#### Records for the task
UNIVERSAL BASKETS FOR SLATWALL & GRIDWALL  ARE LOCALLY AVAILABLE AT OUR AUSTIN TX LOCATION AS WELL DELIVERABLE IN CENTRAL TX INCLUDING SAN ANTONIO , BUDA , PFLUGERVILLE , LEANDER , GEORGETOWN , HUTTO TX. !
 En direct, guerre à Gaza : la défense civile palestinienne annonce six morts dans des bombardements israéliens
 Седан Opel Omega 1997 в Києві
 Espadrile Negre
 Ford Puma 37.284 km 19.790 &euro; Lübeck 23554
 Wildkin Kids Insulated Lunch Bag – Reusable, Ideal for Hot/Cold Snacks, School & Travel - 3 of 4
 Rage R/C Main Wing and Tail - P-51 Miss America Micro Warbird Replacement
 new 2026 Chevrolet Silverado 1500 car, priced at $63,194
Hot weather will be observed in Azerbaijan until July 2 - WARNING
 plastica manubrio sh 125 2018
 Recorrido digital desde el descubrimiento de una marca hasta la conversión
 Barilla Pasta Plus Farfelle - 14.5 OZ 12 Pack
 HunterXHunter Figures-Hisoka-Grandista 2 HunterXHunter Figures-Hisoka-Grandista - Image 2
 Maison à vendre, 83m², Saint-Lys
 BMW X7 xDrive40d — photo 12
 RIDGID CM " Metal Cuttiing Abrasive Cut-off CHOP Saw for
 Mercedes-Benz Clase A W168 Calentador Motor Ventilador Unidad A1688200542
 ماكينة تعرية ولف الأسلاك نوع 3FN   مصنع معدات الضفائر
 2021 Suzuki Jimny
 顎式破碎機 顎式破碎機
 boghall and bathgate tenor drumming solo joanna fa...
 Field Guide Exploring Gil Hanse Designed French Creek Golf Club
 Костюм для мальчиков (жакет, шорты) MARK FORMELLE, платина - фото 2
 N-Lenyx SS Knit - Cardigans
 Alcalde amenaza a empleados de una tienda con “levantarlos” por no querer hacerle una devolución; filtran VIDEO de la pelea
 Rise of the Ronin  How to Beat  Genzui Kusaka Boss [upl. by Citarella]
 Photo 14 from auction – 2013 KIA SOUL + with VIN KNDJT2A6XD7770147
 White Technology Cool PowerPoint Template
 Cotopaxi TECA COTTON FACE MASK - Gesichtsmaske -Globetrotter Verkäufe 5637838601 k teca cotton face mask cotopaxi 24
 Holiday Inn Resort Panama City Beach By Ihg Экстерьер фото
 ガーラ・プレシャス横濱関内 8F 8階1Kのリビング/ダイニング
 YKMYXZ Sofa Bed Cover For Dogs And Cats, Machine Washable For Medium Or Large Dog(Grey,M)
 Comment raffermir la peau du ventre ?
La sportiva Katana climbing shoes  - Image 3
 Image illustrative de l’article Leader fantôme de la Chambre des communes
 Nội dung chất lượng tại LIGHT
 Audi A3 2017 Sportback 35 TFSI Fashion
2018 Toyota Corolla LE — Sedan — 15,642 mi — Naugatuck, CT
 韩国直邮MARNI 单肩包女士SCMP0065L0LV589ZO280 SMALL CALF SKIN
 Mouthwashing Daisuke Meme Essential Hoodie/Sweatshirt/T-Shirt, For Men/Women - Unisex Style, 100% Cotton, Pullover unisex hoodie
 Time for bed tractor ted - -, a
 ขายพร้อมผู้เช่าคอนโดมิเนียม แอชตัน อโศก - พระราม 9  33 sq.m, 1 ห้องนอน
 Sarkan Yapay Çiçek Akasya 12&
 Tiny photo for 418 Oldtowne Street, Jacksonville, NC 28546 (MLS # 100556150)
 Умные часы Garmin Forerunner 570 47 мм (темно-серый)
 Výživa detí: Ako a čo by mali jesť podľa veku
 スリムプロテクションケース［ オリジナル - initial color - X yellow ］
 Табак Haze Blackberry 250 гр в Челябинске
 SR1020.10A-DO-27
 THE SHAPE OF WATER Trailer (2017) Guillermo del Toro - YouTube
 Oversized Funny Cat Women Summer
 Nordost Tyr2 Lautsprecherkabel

#### Task instructions
Single out each line of the records above with the string "фото" in it, and copy it.

#### Your solution
 Костюм для мальчиков (жакет, шорты) MARK FORMELLE, платина - фото 2
 Holiday Inn Resort Panama City Beach By Ihg Экстерьер фото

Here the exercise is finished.